I'm moving to take note of this explanation, if you can call it an explanation. What it really was was a continuation of the government's obfuscation across the board. It doesn't matter whether it's FOI, answers to questions on notice or orders for production. The government is refusing to provide the information. Frankly, it is offensive to the taxpayers to hear the minister come in here and spend most of his time on the explanation making jokes—which may in some ways be funny—about the Liberal Party's review. It has nothing to do with the matter before the Senate.
The reason that we have this ODP before the Senate is that the Prime Minister of Australia has been citing data to support his position—according to the Treasury, he says—that prices would go up by 0.6 per cent as a result of Labor's massive expansion of the Home Guarantee Scheme, also known as five per cent deposits. The minister apparently says that compliance is a series of blank pages, but the modelling, of course, is not blank pages. The modelling would be a series of numbers with a series of assumptions and risks, and this modelling was, of course, an afterthought. This policy of five per cent deposits, open to anyone, without any means testing, without any place caps, in a supply constrained environment, was announced during the election campaign in May 2025. It was only in July that the government decided, 'Oh, maybe we should get some modelling to see whether or not this idea is going to force prices to change.' Apparently, the Treasury came back and said it will by 0.6 six per cent over many years. But the problem with that is that the 0.6 per cent was eclipsed with a 3.6 per cent increase in the December quarter alone—the first quarter of the operation of the scheme. So it was wiped out, and the community feels it. If you look at the Cotality data, you can see that entry-level house prices are massively increasing compared to houses that are more valuable. This is a policy which is making life harder for younger people. Ninety-five per cent mortgages are already going to be hard work, but this is pushing the prices up in this supply constrained environment to the point where people can't afford to get a mortgage and will never get a mortgage even with this five per cent scheme.

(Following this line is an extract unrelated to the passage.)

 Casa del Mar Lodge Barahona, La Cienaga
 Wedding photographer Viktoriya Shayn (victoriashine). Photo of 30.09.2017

This point of this exercise is to get to the bottom of this. It started in August. The Senate passed a motion asking for the modelling. In September, I wrote to the minister, asking for the answer. We finally got something in December that was mainly a redacted piece of paper. It was four or five pieces of paper, 95 per cent of which was totally redacted or covered up. Of course we have asked for those redactions to be removed, because it is not true—and this is the main point—and it is unreasonable for the minister to argue that the modelling is cabinet-in-confidence. The modelling is produced on a piece of paper by the Treasury. If you don't believe me, go and refer to the Hansard for economics estimates, where you'll see the person from Treasury who actually did the modelling, and he will say: 'Yes, we did the piece of modelling. It was on a few pieces of paper, and we provided them to the government.' That is not a cabinet document. It's not. The idea that, according to Minister Ayres and Minister O'Neil, they've complied with the thing and they're not going to provide any more information because it's cabinet is incorrect. It is not correct.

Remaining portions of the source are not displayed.